Exercise instructions |
Repeat every entry exactly as it stands. Omit the images.

(Captioned web image data)
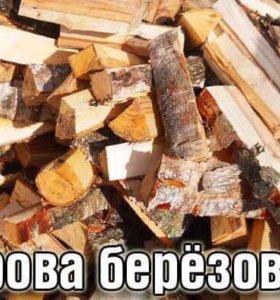 Дрова в Старокамышинске
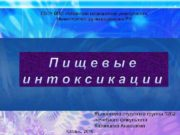 ГБОУ ВПО Казанский медицинский университет Министерство здравоохранения РФ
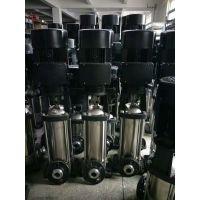 无负压供水泵厂家 50CDL(F)16-150 15KW 河南内黄众度泵业 不锈钢材质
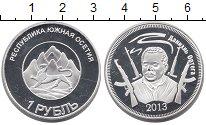 Изображение Мелочь Россия Южная Осетия 1 рубль 2013 Посеребрение Proof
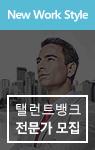 탤런트뱅크 전문가 모집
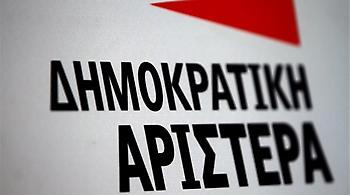 ΔΗΜΑΡ για ΔΟΛ: Τελικά, ο νέος επενδυτής ήταν ο ΣΥΡΙΖΑ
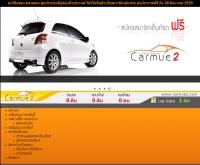 www.carmue2.com - carmue2.com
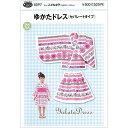 ☆[パターン・型紙]ゆかたドレス/5097[サン・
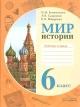 Мир истории 6 кл. Учебник для специальных (коррекционных) образовательных учреждений VIII вида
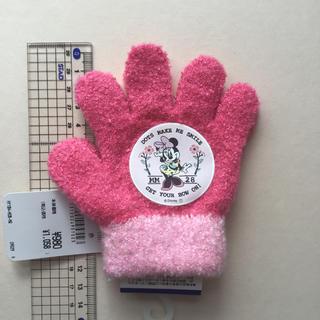 ディズニー(Disney)のディズニー ミニー ♡ 手袋(手袋)
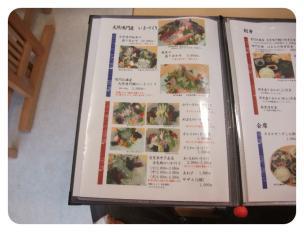 2011_0920福井遠征1494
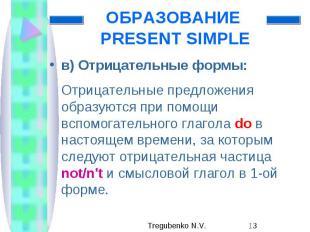 ОБРАЗОВАНИЕ PRESENT SIMPLE в) Отрицательные формы: Отрицательные предложения обр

Solution |
 Дрова в Старокамышинске
 ГБОУ ВПО Казанский медицинский университет Министерство здравоохранения РФ
 无负压供水泵厂家 50CDL(F)16-150 15KW 河南内黄众度泵业 不锈钢材质
 Изображение Мелочь Россия Южная Осетия 1 рубль 2013 Посеребрение Proof
 탤런트뱅크 전문가 모집
 ΔΗΜΑΡ για ΔΟΛ: Τελικά, ο νέος επενδυτής ήταν ο ΣΥΡΙΖΑ
 www.carmue2.com - carmue2.com
 ☆[パターン・型紙]ゆかたドレス/5097[サン・
 Мир истории 6 кл. Учебник для специальных (коррекционных) образовательных учреждений VIII вида
 ディズニー(Disney)のディズニー ミニー ♡ 手袋(手袋)
 2011_0920福井遠征1494
 ОБРАЗОВАНИЕ PRESENT SIMPLE в) Отрицательные формы: Отрицательные предложения обр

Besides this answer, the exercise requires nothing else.